First set of traditional and natural medicine practitioners have graduated in Bayelsa State. They were inducted into the world of certified and qualified traditional medical practitioners recently in Yenagoa, Bayelsa State. About 80 of them got certificates.
It was a happy occasion. The ceremony had all the trappings of convocation of a typical higher institution. They were adorned in graduation gowns and head gears. They received convocation lectures and the best graduates among them got the privilege of addressing the assembly.
The graduates, who wore smiling faces throughout the occasion, were trained by the Nigerian Council of Physicians of Natural Medicine in collaboration (NCPNM) with the Green Centre for Alternative Medicine Practitioners (Green Centre Academy).
In fact, they exuded uncommon confidence in issues of herbs. Already, they made presentations showing their capacity to fight illnesses and other medical conditions using alternative medicine. For them, nature not chemicals heals perfectly.
Presentations made by the various groups of graduates gave credence to their professionalism. The group one anchored by Ebi Oladeji, showed that a substance in corn, which was converted into liquid, can cure kidney-related diseases, blood sugar and birth difficulty. Samuel Okuku in group two produced a mixture using bitter cola to fight bacteria and bladder stone.
What about Lockion Bidila of group three, who brought a liquid made of hair cream plant, which could grow the hair, fight skin diseases and hypertension? Abiodun Davies group produced a mixture made from zobo leaves so were groups five and six, which thrilled the audience with various demonstrations.
Speaking at the occasion, the Bayelsa State Coordinator, NCPNM, Dr. Ruth Okeima, said she was elated at the feat. “Producing the first graduates of natural medicine in Bayelsa State is a dream come true”.
She said the NCPMN and the National Association of Physicians of Natural Medicine (NAPNM) are recognized by the Ministry of Health and the Dental Council of Nigeria. “This recognition was given at the council meeting on 16th June 2005 in Akure and it has been noted as the umbrella body of practitioners of alternative medicine in Nigeria”, she said.
She said the objectives of the organisation are to promote alternative medicine, traine and retrain alternative medicine practitioners and regulate and standardize alternative medicine in Nigeria among others. She, however, lamented that absence of traditional medicine board in Bayelsa.
She said: “There is no traditional medicine board in Bayelsa State. That is another hurdle we have to face”, adding that most of the graduates came from far-flung creeks of Southern Ijaw and Ekeremor. She said the graduates would go down to the grassroots to help the government actualise its vision in the health sector.
Also speaking, the Director, Green Centre Academy, Darlington Okafor, told the graduates to observe the limits of their practice.

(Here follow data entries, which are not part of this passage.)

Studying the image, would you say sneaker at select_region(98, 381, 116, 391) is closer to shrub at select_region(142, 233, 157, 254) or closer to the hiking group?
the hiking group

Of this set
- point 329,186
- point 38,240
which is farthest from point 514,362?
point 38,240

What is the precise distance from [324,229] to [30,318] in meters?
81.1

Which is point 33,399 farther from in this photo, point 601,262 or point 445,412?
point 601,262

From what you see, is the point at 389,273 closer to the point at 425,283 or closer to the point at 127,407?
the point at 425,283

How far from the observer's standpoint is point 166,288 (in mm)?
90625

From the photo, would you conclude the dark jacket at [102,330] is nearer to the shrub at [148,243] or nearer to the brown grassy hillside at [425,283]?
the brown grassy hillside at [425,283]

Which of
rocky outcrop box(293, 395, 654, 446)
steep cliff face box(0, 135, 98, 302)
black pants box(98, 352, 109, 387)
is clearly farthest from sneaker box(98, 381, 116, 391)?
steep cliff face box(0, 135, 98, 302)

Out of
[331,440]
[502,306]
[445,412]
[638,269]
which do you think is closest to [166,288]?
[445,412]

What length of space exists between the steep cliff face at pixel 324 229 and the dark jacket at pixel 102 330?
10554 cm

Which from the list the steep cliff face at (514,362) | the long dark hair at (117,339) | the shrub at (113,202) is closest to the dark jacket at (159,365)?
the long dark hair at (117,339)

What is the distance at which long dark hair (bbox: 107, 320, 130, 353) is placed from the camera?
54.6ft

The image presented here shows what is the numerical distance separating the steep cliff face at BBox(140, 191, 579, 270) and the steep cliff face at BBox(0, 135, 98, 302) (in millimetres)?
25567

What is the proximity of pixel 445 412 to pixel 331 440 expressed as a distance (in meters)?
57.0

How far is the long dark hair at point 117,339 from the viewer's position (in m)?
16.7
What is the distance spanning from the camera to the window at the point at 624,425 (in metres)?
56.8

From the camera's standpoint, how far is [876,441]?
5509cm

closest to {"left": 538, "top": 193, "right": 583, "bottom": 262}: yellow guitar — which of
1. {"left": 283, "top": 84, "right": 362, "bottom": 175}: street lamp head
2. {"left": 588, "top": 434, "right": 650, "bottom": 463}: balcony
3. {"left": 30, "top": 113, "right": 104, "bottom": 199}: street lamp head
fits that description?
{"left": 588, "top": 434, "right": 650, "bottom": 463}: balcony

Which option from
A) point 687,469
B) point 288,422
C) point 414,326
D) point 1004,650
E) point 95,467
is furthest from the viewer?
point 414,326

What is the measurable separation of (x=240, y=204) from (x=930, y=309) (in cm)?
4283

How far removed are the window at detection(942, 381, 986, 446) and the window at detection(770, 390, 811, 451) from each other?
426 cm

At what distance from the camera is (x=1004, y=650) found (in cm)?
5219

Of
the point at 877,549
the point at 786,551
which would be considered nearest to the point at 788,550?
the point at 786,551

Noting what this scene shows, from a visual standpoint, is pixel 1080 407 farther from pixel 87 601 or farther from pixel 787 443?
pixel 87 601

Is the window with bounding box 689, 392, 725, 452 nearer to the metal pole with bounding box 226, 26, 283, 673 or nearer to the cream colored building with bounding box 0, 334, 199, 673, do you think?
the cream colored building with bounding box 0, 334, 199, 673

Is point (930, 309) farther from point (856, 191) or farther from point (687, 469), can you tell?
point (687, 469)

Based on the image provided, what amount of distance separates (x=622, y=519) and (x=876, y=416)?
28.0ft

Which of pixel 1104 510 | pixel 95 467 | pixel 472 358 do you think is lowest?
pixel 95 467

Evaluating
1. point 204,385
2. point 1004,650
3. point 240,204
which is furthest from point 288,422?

He appealed to them to examine all cases and refer the ones they could not handle to hospitals.
He urged them to avail themselves of more training and to keep updating themselves for better performance. He said practitioners should eschew pride and adopt humility adding that God takes the glory of healing powers in natural medicine. He expressed confidence that in the nearest future Bayelsa will be exporting natural medicine.
In his induction lecture, the Deputy Director of Studies, Green Centre, Prof. Gilbert Ezengige, exposed the graduates to the history of natural medicine, efficacy, its practices and limitations.
Also, the Representative of the state government and Special Adviser to the Governor on Maternal and Neonatal Health, Prof. Rose Ezeonbodor-Akwagbe, said the initiative was a welcome development. She said the training would help correct the anomalies associated with traditional medical practice.
He said the graduates have areas of specialization adding that among them were the masseurs, traditional birth attendants and bone setters. She added that the specialization would give them focus to become professionals in their chosen areas.
She said: “These people have been exposed to comprehensive trainings. It means that there will be prevention of infection and other complications will be taken care of. It will decrease our maternal mortality and infant mortality.
“Traditional birth attendants coming from Ekeremor and Southern Ijaw creeks for this training are a good sign that death rates for pregnant women and infants will be reduced.”
She advised the graduates to keep seeking more knowledge. “They should not stop at this level. It is a continuous process. Life is changing. Technology is changing and even their traditional practices are also changing.
“They should continue availing themselves of updates. They should also go back and refine their practices not relying on the old practices of their forefathers. They should adopt the present skills”.
The special adviser also commended the organisers of the programme. She said: “I also appreciate the organisers of the programme. They have done well. It is like breaking of the iceberg.
“It is not easy to gather people from everywhere in Bayelsa because of the geographical terrain. They put on a lot of efforts to be able to get this number. They should not rest of their oars. They should continue with their good work”.